Прежде чем сделать окончательные выводы, следует привести еще один крайне актуальный пример. Вполне закономерно то, что в настоящее время все меньше стали упоминать о признаках империализма. Это обусловлено не столько идеологическими соображениями, сколько диалектическим самоотрицанием этого феномена. Если вновь воспользуемся вышеприведенными символами и обозначим ими признаки империализма, то согласно принципу симметрии их развитие формально будет выражена той же схемой: а—в—с—d—е—d1—с1—в1—а1, где а — первый признак империализма, в — второй, с — третий, d — четвертый, е — пятый. То, что пятый признак империализма, а также мировые войны также подлежат самоотрицанию, как это случилось с колониализмом, видимо, требует пояснения, хотя то, что сегодня передел мира путем мировых войн невозможен, и без того очевидно. Однако некоторые руководители супергосударств не осознают, что все методы неоколониализма, какими бы изощренными они ни были, в конце-концов проявляют свою истинную сущность.
§
> **ЗАДАНИЕ**:
Ответьте на вопросы по тексту об империализме:
1. Чем обусловлено то, что о признаках империализма стали упоминать все меньше?
2. Какой признак империализма обозначен символом «е»?
3. Что в тексте названо очевидным и без пояснений?
Пункты, приведённые далее, здесь не используются.

Извлечённые записи
§
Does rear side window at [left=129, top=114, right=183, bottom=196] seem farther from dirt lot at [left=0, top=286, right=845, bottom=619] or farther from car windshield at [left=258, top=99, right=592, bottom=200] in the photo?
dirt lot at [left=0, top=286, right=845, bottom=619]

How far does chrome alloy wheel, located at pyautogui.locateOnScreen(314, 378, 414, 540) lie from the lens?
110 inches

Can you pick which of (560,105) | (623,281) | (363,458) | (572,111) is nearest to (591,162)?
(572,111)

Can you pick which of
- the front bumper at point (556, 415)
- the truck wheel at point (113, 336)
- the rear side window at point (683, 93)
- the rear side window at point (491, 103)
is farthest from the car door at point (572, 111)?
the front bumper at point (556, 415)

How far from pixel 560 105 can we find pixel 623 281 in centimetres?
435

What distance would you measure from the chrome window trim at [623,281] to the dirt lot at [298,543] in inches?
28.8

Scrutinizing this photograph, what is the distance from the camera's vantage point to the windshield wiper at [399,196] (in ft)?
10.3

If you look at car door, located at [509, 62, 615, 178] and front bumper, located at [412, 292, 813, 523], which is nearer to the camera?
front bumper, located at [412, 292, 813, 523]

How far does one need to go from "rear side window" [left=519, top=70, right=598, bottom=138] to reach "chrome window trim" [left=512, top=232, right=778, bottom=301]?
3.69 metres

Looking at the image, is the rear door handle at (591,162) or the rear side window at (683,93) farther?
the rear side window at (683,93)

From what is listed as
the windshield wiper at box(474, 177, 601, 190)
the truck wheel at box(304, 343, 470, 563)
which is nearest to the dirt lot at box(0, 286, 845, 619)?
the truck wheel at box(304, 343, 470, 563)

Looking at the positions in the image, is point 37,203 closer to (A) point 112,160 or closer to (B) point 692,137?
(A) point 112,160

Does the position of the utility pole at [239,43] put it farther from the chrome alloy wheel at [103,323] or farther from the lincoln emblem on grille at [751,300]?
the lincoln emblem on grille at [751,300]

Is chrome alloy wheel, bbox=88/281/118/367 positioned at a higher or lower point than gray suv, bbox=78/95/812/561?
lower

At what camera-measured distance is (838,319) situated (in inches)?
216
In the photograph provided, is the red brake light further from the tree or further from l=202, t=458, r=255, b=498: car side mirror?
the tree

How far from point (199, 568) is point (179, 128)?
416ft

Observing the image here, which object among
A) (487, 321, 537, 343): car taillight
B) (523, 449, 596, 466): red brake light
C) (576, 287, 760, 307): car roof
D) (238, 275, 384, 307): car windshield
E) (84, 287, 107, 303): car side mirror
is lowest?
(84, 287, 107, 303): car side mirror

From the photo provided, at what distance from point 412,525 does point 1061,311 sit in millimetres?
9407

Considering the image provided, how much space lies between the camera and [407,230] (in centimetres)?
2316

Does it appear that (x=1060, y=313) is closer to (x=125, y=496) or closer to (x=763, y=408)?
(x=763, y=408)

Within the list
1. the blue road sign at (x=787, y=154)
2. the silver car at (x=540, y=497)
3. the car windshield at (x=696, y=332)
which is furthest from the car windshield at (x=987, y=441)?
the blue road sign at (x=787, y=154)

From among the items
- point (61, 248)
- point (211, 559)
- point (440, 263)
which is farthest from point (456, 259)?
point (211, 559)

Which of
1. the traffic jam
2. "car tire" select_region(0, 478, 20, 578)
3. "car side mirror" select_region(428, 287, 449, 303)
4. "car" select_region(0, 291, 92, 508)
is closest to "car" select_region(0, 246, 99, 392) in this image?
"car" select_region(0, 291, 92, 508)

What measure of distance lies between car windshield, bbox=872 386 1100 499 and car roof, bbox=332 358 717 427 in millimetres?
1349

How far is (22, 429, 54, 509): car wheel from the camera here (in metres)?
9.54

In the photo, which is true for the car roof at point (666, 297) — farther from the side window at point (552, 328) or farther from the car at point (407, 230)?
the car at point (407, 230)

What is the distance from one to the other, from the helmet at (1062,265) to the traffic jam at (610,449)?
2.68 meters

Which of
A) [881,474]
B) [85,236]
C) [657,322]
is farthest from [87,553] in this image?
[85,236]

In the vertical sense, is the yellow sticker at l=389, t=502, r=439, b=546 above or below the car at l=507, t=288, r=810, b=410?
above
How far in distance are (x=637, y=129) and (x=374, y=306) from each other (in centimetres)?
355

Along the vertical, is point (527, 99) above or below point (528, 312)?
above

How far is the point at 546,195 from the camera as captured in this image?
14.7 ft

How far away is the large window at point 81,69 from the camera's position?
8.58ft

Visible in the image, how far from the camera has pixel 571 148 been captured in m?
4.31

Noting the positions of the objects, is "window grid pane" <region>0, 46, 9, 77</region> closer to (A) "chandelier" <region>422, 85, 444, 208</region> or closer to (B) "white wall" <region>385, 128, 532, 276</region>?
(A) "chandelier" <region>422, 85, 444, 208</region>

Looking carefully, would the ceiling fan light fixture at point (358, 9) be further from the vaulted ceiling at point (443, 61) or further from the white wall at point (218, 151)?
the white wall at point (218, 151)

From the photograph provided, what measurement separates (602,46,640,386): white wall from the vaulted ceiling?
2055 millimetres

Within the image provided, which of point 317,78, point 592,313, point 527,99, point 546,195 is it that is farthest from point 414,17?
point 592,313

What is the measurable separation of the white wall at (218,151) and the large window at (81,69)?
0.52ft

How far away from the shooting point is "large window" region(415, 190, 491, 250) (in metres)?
§
> **ПРАВИЛЬНЫЙ ОТВЕТ**:
1. Не столько идеологическими соображениями, сколько диалектическим самоотрицанием этого феномена.
2. Пятый признак.
3. То, что сегодня передел мира путем мировых войн невозможен.